Stored items
[Start of section]

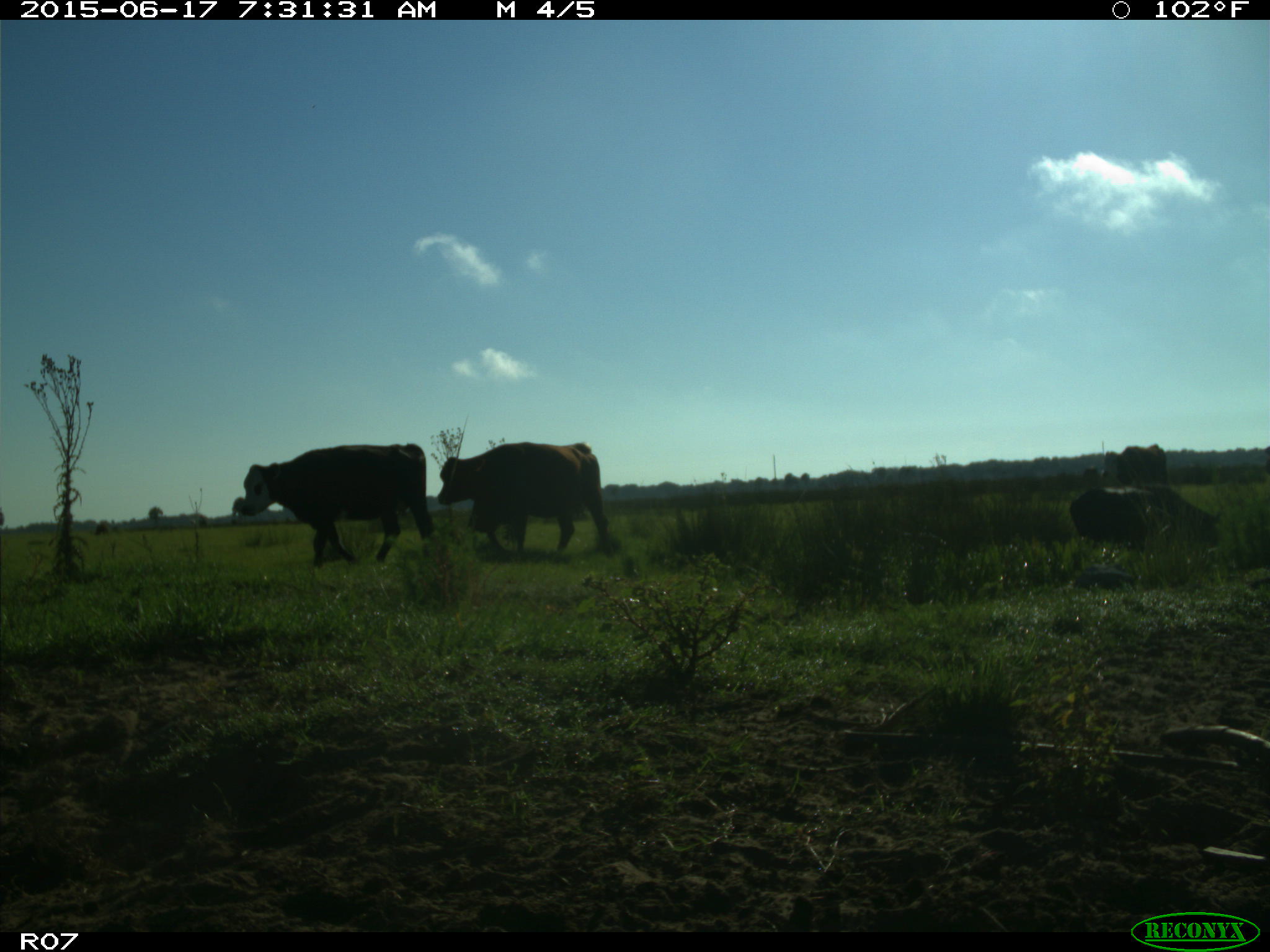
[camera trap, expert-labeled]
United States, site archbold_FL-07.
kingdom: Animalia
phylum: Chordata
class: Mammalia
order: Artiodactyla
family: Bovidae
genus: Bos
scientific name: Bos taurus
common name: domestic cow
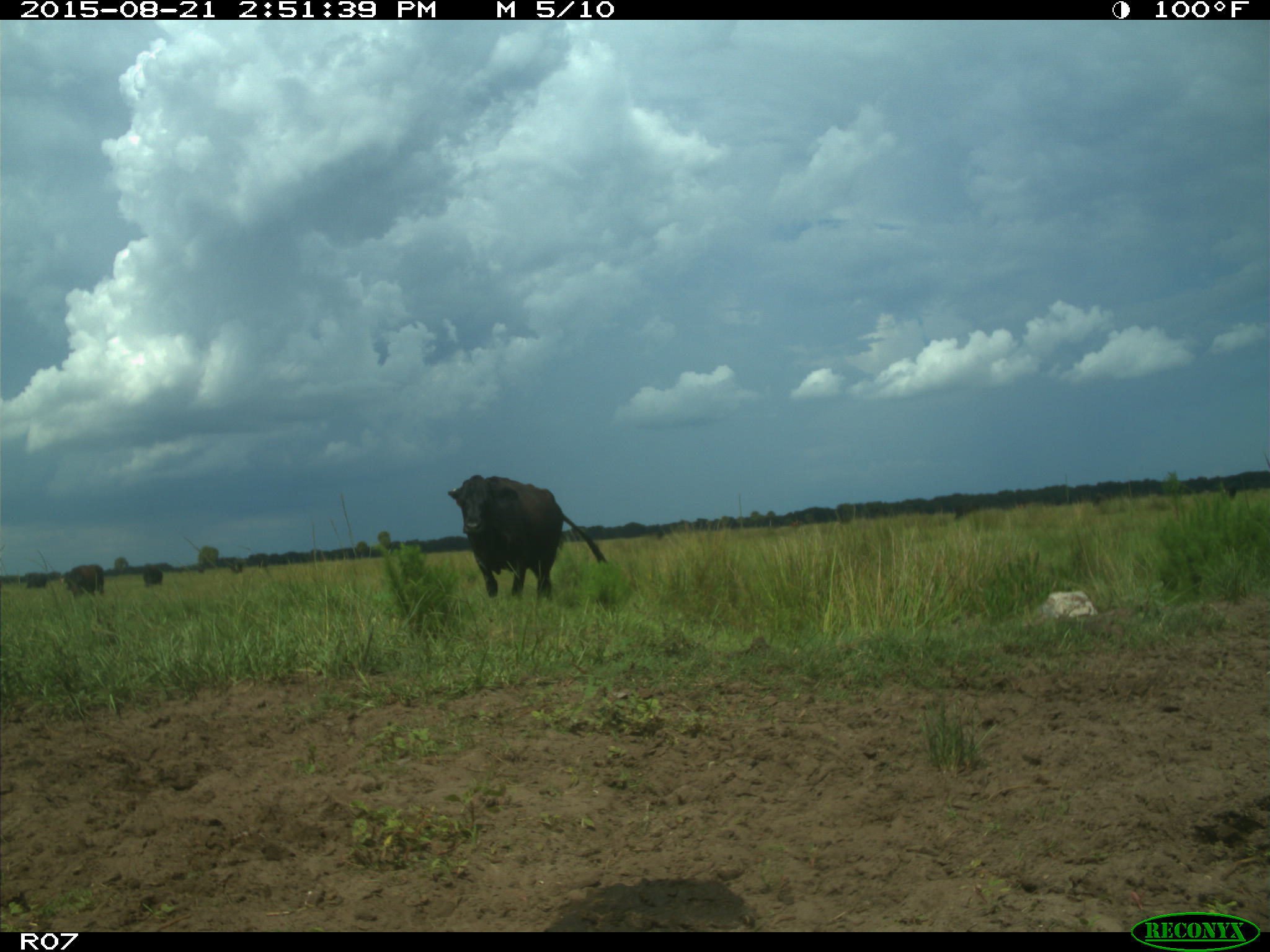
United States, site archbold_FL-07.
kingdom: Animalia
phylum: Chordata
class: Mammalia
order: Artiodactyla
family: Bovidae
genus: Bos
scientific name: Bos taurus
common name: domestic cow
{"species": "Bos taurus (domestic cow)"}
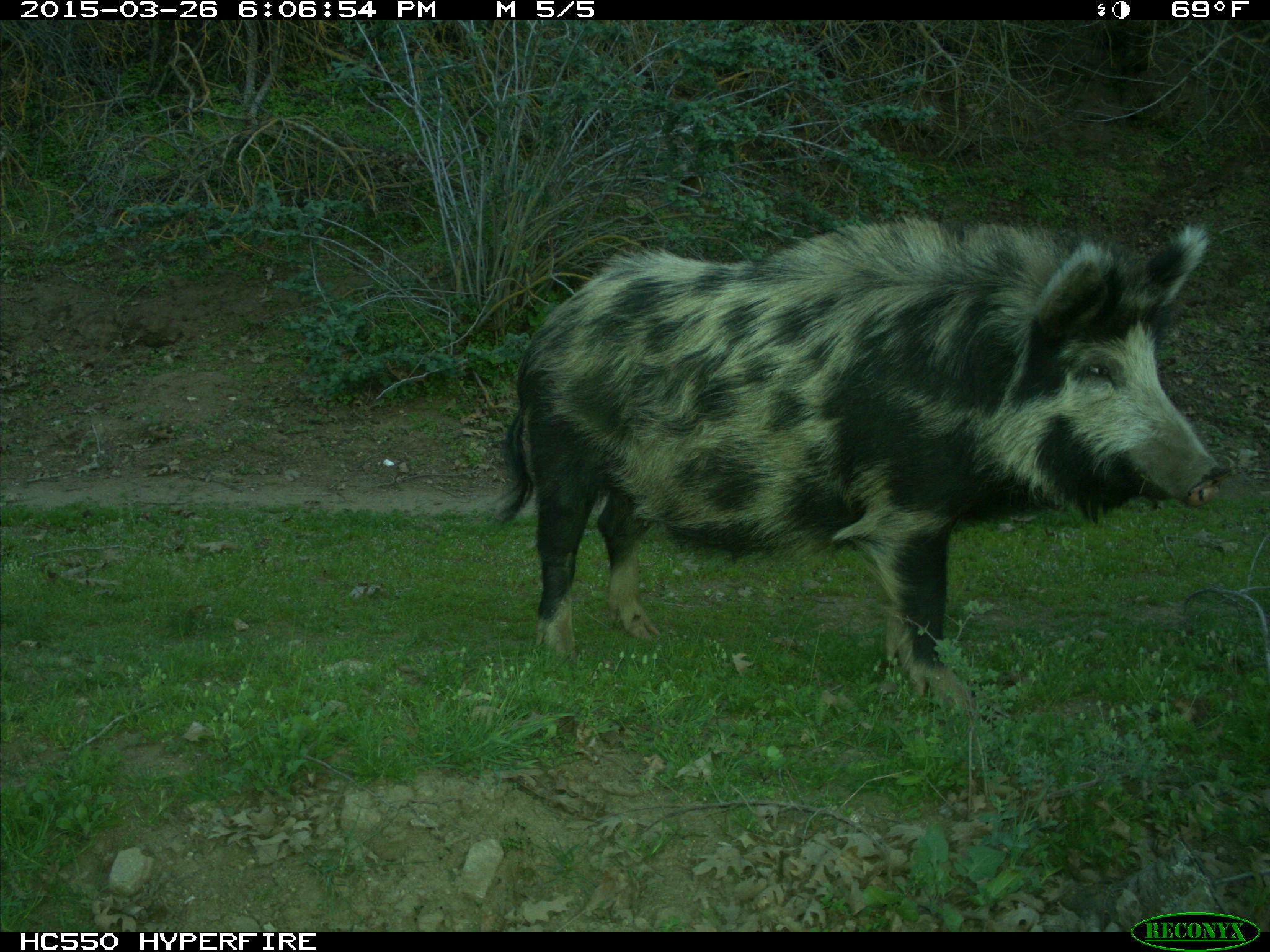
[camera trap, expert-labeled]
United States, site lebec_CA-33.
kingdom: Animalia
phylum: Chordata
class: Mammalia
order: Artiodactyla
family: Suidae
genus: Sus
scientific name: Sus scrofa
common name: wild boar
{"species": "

[End of section]

**EXERCISE AIM:** Give back every entry word for word, and drop the pictures as you go.

**ANSWER SPACE:**
[camera trap, expert-labeled]
United States, site archbold_FL-07.
kingdom: Animalia
phylum: Chordata
class: Mammalia
order: Artiodactyla
family: Bovidae
genus: Bos
scientific name: Bos taurus
common name: domestic cow
United States, site archbold_FL-07.
kingdom: Animalia
phylum: Chordata
class: Mammalia
order: Artiodactyla
family: Bovidae
genus: Bos
scientific name: Bos taurus
common name: domestic cow
{"species": "Bos taurus (domestic cow)"}
[camera trap, expert-labeled]
United States, site lebec_CA-33.
kingdom: Animalia
phylum: Chordata
class: Mammalia
order: Artiodactyla
family: Suidae
genus: Sus
scientific name: Sus scrofa
common name: wild boar
{"species": "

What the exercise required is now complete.